Second of all, IDA Pro has me tied down to Windows, as I only have a Windows key. The Linux version works fine in the Linuxulator and I'm about to test if debugging works on FreeBSD. If it doesn't I'll probably see if I can write one for them in exchange for a Linux key  (or maybe I'd help out trying to get a native bin for FreeBSD).

Now... things that I don't seem to have any replacement/fix for on FreeBSD:

Silverlight: I need my fix of Netflix for sanity
Altera FPGA tools: They have Linux versions, but there's also a driver for programming the chip externally over USB (perhaps I could port that too).

Others:

Steam/Dota2: I can't live without Dota2 however I haven't tried it in wine yet. Well, according to AppDB it works 'Platinum' under wine. So that shouldn't be an issue.

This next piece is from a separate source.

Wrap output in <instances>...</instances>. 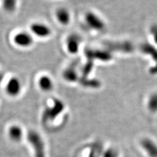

I'll probably add to this list. Really the only one that I can't replace/get by is silverlight. But I probably could run firefox in Wine. Just typing this out I guess I've solved almost all of my issues. I guess I just needed to put my brain to it.

-Brandon


----------



## ManaHime (Apr 8, 2012)

Steam/Dota2 I have no idea how it works on wine, however I've had a lot of luck in the past year with wine. It is working pretty well on FreeBSD now.

For Silverlight and Netflix... the only solution there is on FreeBSD and linux right now is having a Windows virtual machine with Silverlight installed in it. Well it was that way last time I checked.

They apparently have a linux version coming this year, at least that's what the rumor says but that, I'll believe it when I see it...

Same for Steam actually


----------



## drhowarddrfine (Apr 9, 2012)

Since Microsoft has stopped development of Silverlight for the desktop, I would assume Netflix will use another method for video and audio that runs on all platforms. If they are smart. They used Silverlight so I don't think they are smart.


----------



## ManaHime (Apr 9, 2012)

Well last time I checked they used Silverlight because of its ability to have DRM which video companies requested them to have, it's not like there were any better solutions at that time. At least none that I'm aware of.


----------



## caesius (Apr 10, 2012)

> Altera FPGA tools: They have Linux versions, but there's also a driver for programming the chip externally over USB (perhaps I could port that too).



Are you referring to USB-Blaster? Altera provides a Linux version. I will get around to testing it under FreeBSD soon. Will post results if interested.


----------



## JamesElstone (Apr 1, 2015)

caesius said:


> Are you referring to USB-Blaster? Altera provides a Linux version. I will get around to testing it under FreeBSD soon. Will post results if interested.



Did you have any joy with USB blaster, or for that matter getting Quartus working on FreeBSD , Caesius?


----------